Department of Pediatric Hematology and Oncology, 2nd Faculty of Medicine, Charles University and University Hospital Motol, Prague, Czech Republic.
Cancer Lett. 2016 Jul 1;376(2):367-76. doi: 10.1016/j.canlet.2016.04.016. Epub 2016 Apr 13.
Wilms tumor gene 1 (WT1), a zinc-finger transcription factor essential for testis development and function, along with other genes, was investigated for their role in the pathogenesis of testicular germ cell tumors (TGCT).
In total, 284 TGCT and 100 control samples were investigated, including qPCR for WT1 expression and BRAF mutation, p53 immunohistochemistry detection, and massively parallel amplicon sequencing.
WT1 was significantly (p < 0.0001) under-expressed in TGCT, with an increased ratio of exon 5-lacking isoforms, reaching low levels in chemo-naïve relapsed TGCT patients vs. high levels in chemotherapy-pretreated relapsed patients. BRAF V600E mutation was identified in 1% of patients only. p53 protein was lowly expressed in TGCT metastases compared to the matched primary tumors. Of 9 selected TGCT-linked genes, RAS/BRAF and WT1 mutations were frequent while significant TP53 and KIT variants were not detected (p = 0.0003).
WT1 has been identified as a novel factor involved in TGCT pathogenesis, with a potential prognostic impact.
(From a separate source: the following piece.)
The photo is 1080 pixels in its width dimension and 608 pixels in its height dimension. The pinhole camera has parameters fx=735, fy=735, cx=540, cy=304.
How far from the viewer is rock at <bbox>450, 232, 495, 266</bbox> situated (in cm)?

Distinct biologic nature of the two types of relapses occurring in TGCT has been demonstrated. Differential mutation rate of the key TGCT-related genes has been documented.
威尔姆斯瘤基因1(WT1)是一种对睾丸发育和功能至关重要的锌指转录因子,本研究联合其他基因探讨它们在睾丸生殖细胞肿瘤(TGCT)发病机制中的作用。
共研究了284例TGCT样本和100例对照样本,包括对WT1表达和BRAF突变进行定量聚合酶链反应(qPCR)、p53免疫组织化学检测以及大规模平行扩增子测序。
WT1在TGCT中显著低表达(p < 0.0001),缺乏外显子5的异构体比例增加,在初治复发的TGCT患者中水平较低,而在化疗预处理复发的患者中水平较高。仅在1%的患者中检测到BRAF V600E突变。与匹配的原发性肿瘤相比,p53蛋白在TGCT转移灶中低表达。在9个选定的与TGCT相关的基因中,RAS/BRAF和WT1突变较为常见,而未检测到显著的TP53和KIT变异(p = 0.0003)。
WT1已被确定为参与TGCT发病机制的新因素,具有潜在的预后影响。已证实TGCT中发生的两种复发具有不同的生物学特性。记录了关键TGCT相关基因的差异突变率。